The average rental apartment vacancy rate in Canada’s 35 major centres decreased slightly to 2.6 per cent in October 2010, from 2.8 per cent in October 2009, according to the fall Rental Market Survey released by CMHC.
“The economic recovery that has taken place over the past year has boosted demand for both rental and ownership housing,” said Bob Dugan, Chief Economist at CMHC’s Market Analysis Centre. “High levels of immigration have supported demand for rental housing, thus pushing the vacancy rate lower. In addition, improving economic conditions have likely boosted household formation which, in turn, has added to the demand for rental housing. These two factors combined, have put downward pressure on the vacancy rate.”

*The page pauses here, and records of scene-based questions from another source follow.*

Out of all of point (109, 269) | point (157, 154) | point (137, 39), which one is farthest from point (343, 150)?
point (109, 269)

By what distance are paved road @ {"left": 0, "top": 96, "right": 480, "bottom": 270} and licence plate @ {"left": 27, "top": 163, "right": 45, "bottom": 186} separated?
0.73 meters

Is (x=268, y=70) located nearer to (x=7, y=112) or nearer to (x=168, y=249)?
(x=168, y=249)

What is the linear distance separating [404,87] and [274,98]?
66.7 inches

The results of CMHC’s fall survey reveal that, in October 2010, the major centres with the lowest vacancy rates were in Winnipeg (0.8 per cent), Regina, Kingston and Québec (1.0 per cent each). At a provincial level, Manitoba and Newfoundland and Labrador posted the lowest vacancy rates at 0.9 per cent and 1.0 per cent, respectively.

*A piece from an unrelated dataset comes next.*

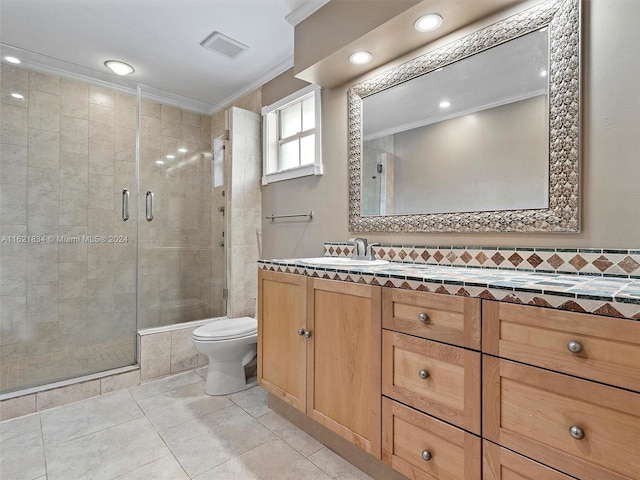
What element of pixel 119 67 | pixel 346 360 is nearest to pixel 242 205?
pixel 119 67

The survey reveals that the major centres with the highest vacancy rates were Windsor (10.9 per cent), Abbotsford (6.5 per cent), Saint John (5.1 per cent), and London (5.0 per cent). On a provincial basis, the highest vacancy rates were in Alberta (4.6 per cent) and New Brunswick (4.5 per cent).
The Canadian average two-bedroom rent was up from $836 in 2009 to $860 in 2010. The highest average monthly rents were in Vancouver ($1,195), Toronto ($1,123), Calgary ($1,069), Ottawa-Gatineau (Ontario part, $1,048), Victoria ($1,024), and Edmonton ($1,015). Of all the major centres, only these six had average rents at or above $1,000. The lowest average monthly rents for two-bedroom apartments in new and existing structures were in Trois-Rivières ($533), Saguenay ($535), and Sherbrooke ($566).
Year-over-year comparisons of average rents can be slightly misleading because rents in newly built structures tend to be higher than in existing buildings. By excluding new structures and focussing on structures existing in both the October 2009 and October 2010 surveys, this provides a better indication of actual rent increases paid by tenants. Overall, the average rent for two-bedroom apartments in existing structures across Canada’s 35 major centres increased 2.4 per cent between October 2009 and October 2010, a similar pace of rent increase to what was observed between October 2008 and October 2009 (2.3 per cent).
CMHC’s fall Rental Market Survey also found that the rental apartment availability rate in Canada’s 35 major centres was 3.8 per cent in October 2010, down from 4.1 per cent in October 2009. A rental unit is considered available if the unit is vacant (physically unoccupied and ready for immediate rental), or if the existing tenant has given or received notice to move and a new tenant has not signed a lease. Availability rates were highest in Windsor (12.5 per cent), Abbottsford (7.7 per cent), London (7.4 per cent) and Hamilton (6.8 per cent). The lowest availability rates were in Québec (1.2 per cent), Winnipeg and St. John’s (1.4 per cent), and Regina (1.5 per cent).